BRIEF:
Of the lines in the material below, print only those from the one containing "5-hydroxy-3,4-dihydronaphthalene-1,8-carbolactone" to the one containing "Thermomètre sonde ALLA FRANCE PRO neuf", ends included, exactly as written and without pictures.

GIVEN RECORDS:

________________________

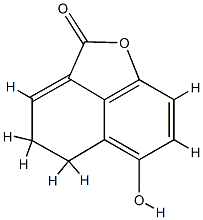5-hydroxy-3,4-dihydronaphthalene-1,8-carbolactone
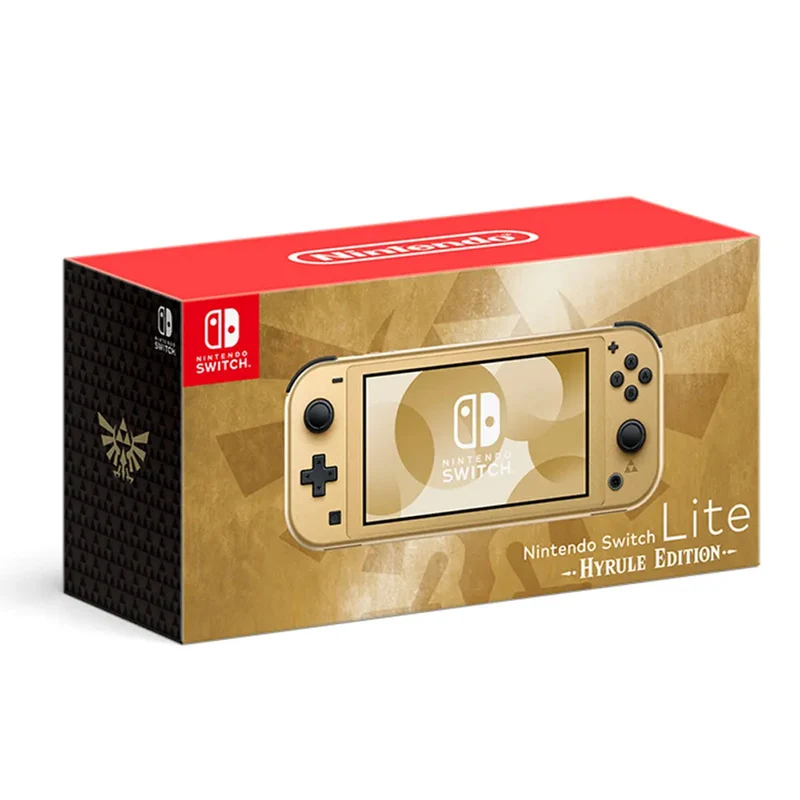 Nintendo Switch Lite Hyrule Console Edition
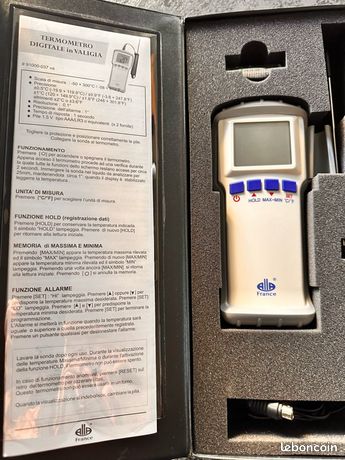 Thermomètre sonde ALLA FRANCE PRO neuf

________________________

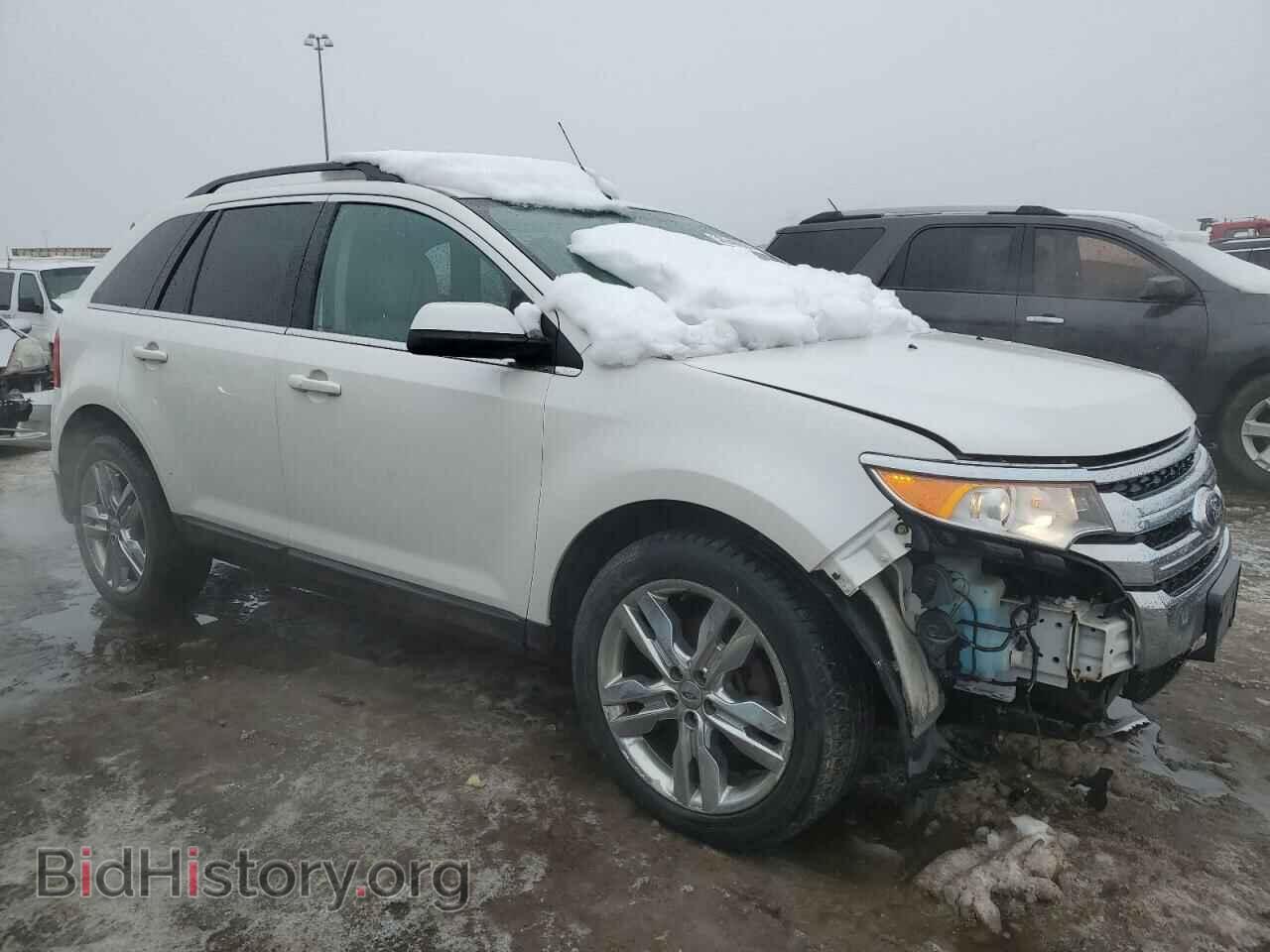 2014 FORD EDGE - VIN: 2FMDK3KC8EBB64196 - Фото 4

________________________

ANSWER SECTION:
5-hydroxy-3,4-dihydronaphthalene-1,8-carbolactone
 Nintendo Switch Lite Hyrule Console Edition
 Thermomètre sonde ALLA FRANCE PRO neuf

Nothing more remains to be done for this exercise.